- _Problem statement_
Copy the text of every item below word for word, without the pictures.
──────── Provided data
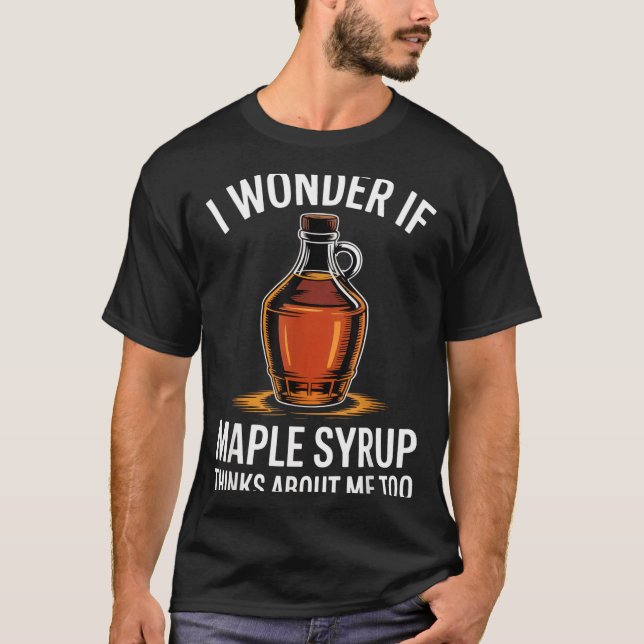 Camiseta I Wonder If Maple Syrup Thinks About Me Too Food L (Anverso)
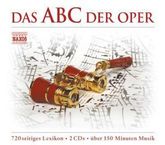 Das ABC der Oper (Naxos), 2 CDs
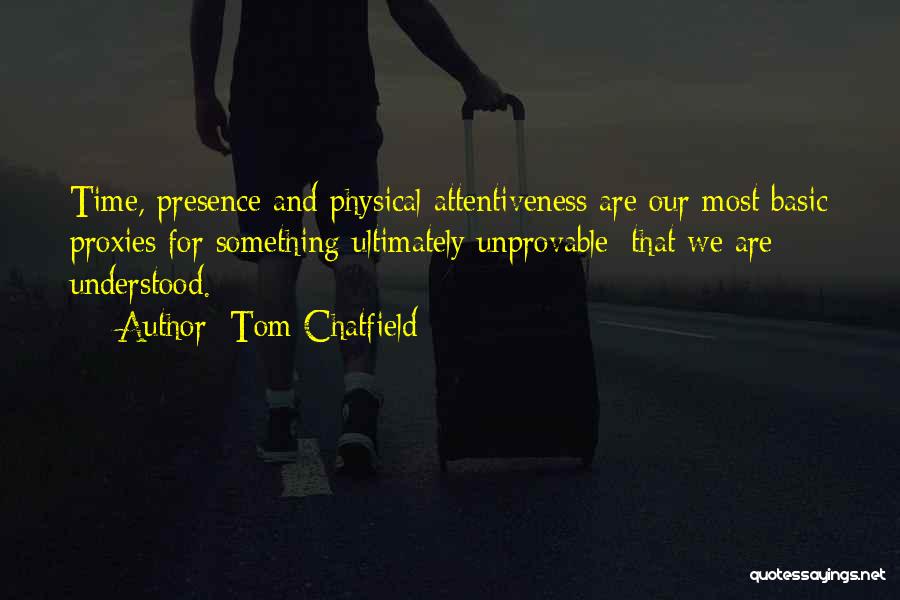 Tom Chatfield Quotes 583894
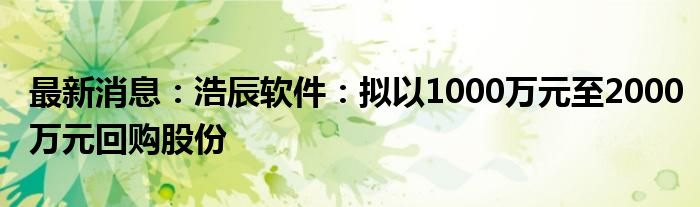 最新消息：浩辰软件：拟以1000万元至2000万元回购股份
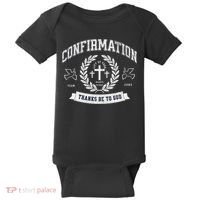 Confirmation Thanks Be To God Christian Catholic Jesus Baby Bodysuit thumb 0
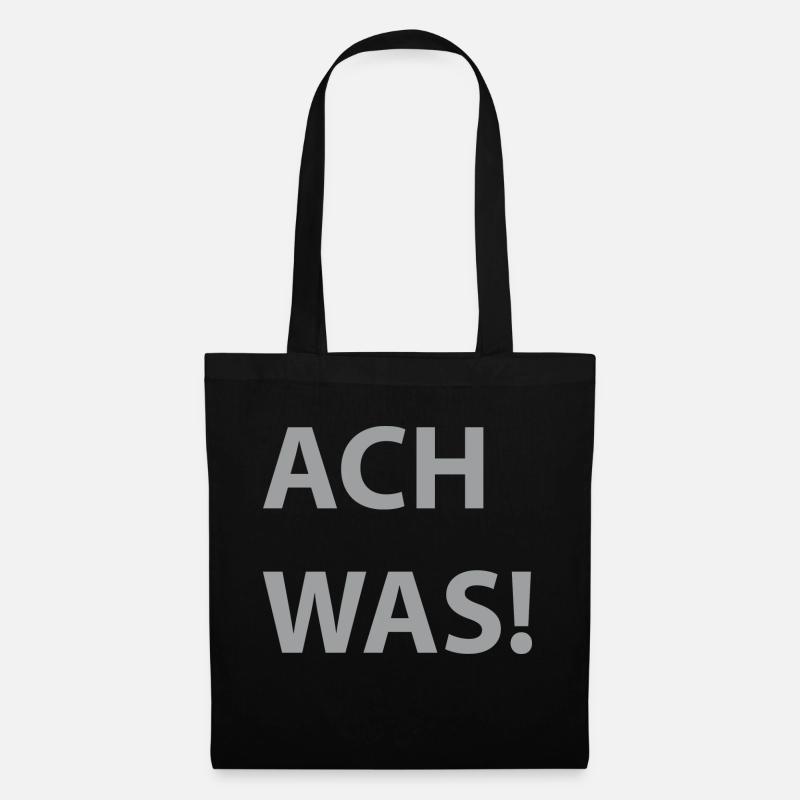 ACH WAS! - Stoffbeutel - Schwarz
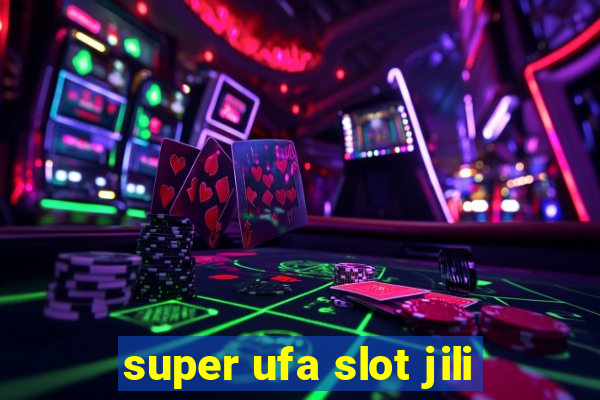 super ufa slot jili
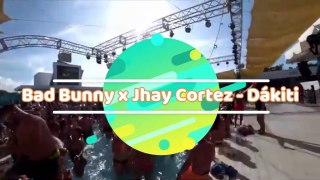Bad Bunny x Jhay Cortez - Dákiti [Letra]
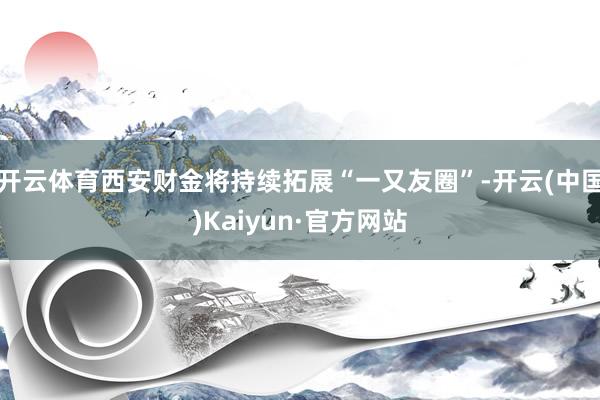 开云体育西安财金将持续拓展“一又友圈”-开云(中国)Kaiyun·官方网站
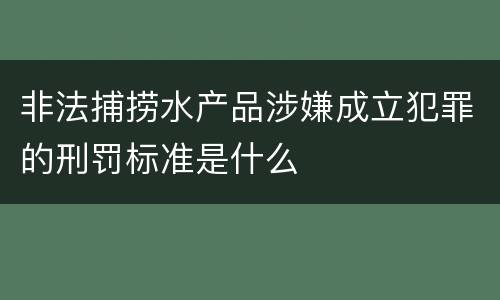 非法捕捞水产品涉嫌成立犯罪的刑罚标准是什么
────────────────
- _Response to the exercise_
 Camiseta I Wonder If Maple Syrup Thinks About Me Too Food L (Anverso)
 Das ABC der Oper (Naxos), 2 CDs
 Tom Chatfield Quotes 583894
 最新消息：浩辰软件：拟以1000万元至2000万元回购股份
 Confirmation Thanks Be To God Christian Catholic Jesus Baby Bodysuit thumb 0
 ACH WAS! - Stoffbeutel - Schwarz
 super ufa slot jili
Bad Bunny x Jhay Cortez - Dákiti [Letra]
 开云体育西安财金将持续拓展“一又友圈”-开云(中国)Kaiyun·官方网站
 非法捕捞水产品涉嫌成立犯罪的刑罚标准是什么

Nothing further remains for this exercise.